■ **The task**: Your output should be one number, which is how many lines in the material contain "charset".

=======

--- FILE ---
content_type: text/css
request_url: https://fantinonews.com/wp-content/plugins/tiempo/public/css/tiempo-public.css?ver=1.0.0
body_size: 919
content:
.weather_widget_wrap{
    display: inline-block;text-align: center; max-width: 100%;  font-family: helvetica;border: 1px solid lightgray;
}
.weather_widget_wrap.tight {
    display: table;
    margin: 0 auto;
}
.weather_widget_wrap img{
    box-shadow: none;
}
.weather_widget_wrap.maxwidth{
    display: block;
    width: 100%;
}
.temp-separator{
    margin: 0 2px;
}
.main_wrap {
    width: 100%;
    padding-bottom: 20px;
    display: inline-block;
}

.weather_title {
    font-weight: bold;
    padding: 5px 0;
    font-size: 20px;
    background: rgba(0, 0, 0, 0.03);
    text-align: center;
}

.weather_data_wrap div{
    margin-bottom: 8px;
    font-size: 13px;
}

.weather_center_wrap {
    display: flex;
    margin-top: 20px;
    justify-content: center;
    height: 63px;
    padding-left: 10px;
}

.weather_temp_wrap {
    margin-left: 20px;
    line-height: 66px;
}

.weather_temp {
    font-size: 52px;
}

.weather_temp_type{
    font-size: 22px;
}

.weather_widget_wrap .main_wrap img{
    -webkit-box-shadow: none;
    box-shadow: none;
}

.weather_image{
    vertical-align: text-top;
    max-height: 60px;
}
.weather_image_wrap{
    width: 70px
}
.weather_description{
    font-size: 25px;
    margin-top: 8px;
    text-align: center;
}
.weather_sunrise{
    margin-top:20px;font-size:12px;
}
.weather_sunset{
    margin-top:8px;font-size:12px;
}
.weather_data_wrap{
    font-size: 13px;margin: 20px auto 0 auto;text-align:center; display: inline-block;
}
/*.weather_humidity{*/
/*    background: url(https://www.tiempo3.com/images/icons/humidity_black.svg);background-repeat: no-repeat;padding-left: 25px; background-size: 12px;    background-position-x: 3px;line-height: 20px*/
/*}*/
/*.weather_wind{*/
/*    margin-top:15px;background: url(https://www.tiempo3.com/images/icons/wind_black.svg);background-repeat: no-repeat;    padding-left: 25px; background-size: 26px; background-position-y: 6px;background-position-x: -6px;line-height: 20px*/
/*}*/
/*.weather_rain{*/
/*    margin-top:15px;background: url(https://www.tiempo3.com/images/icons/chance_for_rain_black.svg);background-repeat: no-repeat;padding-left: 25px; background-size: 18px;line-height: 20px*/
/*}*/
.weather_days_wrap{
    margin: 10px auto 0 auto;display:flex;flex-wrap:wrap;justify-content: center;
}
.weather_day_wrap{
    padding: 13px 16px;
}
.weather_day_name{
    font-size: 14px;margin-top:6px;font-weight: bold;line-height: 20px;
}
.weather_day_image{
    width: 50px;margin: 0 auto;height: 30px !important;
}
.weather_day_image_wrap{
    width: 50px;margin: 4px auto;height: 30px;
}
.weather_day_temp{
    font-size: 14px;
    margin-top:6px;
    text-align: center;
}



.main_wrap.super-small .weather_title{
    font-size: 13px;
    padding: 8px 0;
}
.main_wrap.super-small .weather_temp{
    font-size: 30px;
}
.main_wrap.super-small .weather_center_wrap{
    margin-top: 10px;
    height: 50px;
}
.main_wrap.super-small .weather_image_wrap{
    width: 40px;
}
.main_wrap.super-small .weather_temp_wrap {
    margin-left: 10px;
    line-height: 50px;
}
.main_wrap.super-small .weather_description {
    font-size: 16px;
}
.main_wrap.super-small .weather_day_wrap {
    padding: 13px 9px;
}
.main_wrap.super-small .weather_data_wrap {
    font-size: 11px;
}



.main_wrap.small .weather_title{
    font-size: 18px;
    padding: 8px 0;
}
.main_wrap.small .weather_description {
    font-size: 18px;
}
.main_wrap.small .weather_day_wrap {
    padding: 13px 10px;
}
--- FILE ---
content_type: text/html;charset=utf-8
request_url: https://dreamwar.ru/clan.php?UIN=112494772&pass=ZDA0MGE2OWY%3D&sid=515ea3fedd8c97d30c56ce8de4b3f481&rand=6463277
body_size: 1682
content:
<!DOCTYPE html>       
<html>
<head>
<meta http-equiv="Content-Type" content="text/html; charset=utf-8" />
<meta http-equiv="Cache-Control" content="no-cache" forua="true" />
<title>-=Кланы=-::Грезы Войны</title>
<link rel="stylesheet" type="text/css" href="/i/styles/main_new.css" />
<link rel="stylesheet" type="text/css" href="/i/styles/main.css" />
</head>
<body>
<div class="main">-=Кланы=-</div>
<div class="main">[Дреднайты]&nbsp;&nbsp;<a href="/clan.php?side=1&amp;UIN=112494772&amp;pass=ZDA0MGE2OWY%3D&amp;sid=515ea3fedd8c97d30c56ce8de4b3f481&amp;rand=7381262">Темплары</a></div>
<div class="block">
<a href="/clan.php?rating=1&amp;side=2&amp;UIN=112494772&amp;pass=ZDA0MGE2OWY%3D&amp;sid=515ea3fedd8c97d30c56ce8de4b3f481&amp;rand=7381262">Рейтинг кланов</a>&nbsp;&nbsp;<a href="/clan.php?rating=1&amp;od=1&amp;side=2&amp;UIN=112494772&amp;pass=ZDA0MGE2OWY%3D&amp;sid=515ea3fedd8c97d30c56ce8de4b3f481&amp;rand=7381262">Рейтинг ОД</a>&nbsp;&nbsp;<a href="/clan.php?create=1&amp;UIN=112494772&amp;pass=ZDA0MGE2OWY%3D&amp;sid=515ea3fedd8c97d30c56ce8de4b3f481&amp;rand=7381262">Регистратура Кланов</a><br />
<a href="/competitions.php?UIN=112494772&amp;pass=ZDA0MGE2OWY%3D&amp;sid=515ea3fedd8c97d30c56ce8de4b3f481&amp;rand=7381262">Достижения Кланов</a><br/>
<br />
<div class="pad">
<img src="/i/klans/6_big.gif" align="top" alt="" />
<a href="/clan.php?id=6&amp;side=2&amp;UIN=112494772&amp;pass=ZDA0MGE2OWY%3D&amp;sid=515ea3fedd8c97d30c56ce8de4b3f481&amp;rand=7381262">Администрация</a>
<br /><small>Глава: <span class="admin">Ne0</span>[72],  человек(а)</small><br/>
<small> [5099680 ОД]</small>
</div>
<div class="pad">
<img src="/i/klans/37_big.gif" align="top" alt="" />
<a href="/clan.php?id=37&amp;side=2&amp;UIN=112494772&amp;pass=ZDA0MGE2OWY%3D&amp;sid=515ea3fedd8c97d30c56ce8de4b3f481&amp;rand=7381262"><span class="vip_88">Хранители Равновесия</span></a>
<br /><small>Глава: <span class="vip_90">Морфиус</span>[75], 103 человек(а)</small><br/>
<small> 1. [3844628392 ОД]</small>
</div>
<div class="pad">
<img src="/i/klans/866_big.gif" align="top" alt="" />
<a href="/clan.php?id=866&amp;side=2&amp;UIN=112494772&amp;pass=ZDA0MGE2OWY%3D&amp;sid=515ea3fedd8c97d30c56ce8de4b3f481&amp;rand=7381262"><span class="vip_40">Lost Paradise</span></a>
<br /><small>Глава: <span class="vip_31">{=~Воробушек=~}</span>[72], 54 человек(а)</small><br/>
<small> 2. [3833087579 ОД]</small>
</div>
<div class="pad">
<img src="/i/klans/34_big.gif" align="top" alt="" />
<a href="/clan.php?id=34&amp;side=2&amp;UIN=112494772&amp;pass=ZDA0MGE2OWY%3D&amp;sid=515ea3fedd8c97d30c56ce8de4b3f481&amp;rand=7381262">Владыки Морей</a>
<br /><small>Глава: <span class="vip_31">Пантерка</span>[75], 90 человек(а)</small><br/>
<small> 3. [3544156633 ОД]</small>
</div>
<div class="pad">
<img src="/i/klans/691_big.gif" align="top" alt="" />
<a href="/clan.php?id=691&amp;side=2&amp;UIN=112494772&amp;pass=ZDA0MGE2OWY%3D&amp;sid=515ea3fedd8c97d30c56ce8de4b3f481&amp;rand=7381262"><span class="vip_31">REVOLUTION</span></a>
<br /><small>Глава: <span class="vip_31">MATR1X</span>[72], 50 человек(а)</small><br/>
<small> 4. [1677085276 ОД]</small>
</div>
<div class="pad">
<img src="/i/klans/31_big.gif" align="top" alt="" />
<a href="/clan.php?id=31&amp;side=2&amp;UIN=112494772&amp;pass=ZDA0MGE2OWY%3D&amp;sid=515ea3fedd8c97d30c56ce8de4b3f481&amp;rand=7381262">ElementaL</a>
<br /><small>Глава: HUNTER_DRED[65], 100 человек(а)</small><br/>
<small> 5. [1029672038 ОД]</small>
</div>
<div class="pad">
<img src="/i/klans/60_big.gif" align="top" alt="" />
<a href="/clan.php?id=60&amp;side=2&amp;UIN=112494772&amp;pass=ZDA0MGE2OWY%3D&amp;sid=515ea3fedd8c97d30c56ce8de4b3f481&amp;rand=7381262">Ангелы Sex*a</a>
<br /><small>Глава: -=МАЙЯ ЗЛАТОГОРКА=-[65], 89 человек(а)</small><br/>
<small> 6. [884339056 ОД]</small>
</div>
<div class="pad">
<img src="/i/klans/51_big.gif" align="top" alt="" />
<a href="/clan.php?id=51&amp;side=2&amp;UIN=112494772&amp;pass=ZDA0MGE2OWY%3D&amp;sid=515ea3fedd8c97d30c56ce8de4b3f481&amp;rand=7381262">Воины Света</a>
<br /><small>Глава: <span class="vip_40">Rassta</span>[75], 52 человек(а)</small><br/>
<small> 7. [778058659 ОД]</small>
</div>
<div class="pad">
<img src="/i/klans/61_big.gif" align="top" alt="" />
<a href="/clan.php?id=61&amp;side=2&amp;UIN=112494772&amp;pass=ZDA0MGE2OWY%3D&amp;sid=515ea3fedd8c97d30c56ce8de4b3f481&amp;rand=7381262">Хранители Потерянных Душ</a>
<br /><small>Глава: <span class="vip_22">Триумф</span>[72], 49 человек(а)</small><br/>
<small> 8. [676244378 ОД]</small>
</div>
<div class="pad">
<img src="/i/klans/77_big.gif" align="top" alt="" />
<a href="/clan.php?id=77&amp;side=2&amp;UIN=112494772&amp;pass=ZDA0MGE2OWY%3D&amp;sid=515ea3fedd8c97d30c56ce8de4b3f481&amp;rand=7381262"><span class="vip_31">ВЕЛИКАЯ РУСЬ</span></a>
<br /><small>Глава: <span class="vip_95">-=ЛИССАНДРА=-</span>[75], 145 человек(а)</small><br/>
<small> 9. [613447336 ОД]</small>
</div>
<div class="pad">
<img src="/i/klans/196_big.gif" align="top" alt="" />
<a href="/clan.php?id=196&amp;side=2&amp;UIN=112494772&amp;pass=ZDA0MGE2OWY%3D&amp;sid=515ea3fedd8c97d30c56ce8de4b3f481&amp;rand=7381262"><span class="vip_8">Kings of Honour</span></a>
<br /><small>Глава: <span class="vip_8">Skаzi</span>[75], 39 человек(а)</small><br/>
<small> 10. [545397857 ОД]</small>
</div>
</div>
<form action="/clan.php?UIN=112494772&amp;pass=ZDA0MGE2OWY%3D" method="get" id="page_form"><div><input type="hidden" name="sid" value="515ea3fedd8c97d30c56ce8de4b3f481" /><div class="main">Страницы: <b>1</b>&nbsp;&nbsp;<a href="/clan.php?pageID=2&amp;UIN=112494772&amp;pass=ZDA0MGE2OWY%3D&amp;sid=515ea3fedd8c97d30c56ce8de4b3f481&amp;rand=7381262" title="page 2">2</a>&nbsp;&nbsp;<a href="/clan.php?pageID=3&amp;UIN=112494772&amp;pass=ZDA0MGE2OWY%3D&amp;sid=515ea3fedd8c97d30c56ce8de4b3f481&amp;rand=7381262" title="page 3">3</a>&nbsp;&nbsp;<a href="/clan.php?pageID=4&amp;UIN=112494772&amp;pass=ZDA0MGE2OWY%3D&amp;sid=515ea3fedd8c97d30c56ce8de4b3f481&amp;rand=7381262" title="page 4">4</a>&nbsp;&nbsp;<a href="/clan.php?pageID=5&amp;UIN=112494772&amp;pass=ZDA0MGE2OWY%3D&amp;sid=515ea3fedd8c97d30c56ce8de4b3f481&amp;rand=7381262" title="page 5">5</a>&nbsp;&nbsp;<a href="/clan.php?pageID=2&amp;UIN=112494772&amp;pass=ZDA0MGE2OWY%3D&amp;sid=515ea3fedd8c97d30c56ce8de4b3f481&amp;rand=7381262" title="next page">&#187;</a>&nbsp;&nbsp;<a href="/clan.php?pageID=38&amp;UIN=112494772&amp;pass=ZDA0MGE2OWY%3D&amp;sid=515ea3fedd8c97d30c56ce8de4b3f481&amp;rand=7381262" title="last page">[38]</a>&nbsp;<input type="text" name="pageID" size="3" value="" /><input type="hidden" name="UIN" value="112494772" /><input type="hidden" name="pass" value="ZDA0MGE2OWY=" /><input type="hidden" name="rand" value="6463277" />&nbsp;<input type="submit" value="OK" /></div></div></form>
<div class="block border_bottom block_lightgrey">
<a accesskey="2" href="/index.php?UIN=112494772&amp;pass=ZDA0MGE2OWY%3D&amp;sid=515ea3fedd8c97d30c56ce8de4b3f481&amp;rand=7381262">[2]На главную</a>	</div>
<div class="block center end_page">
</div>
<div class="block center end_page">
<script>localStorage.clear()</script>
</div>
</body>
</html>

=======

■ **Result of the exercise**: 2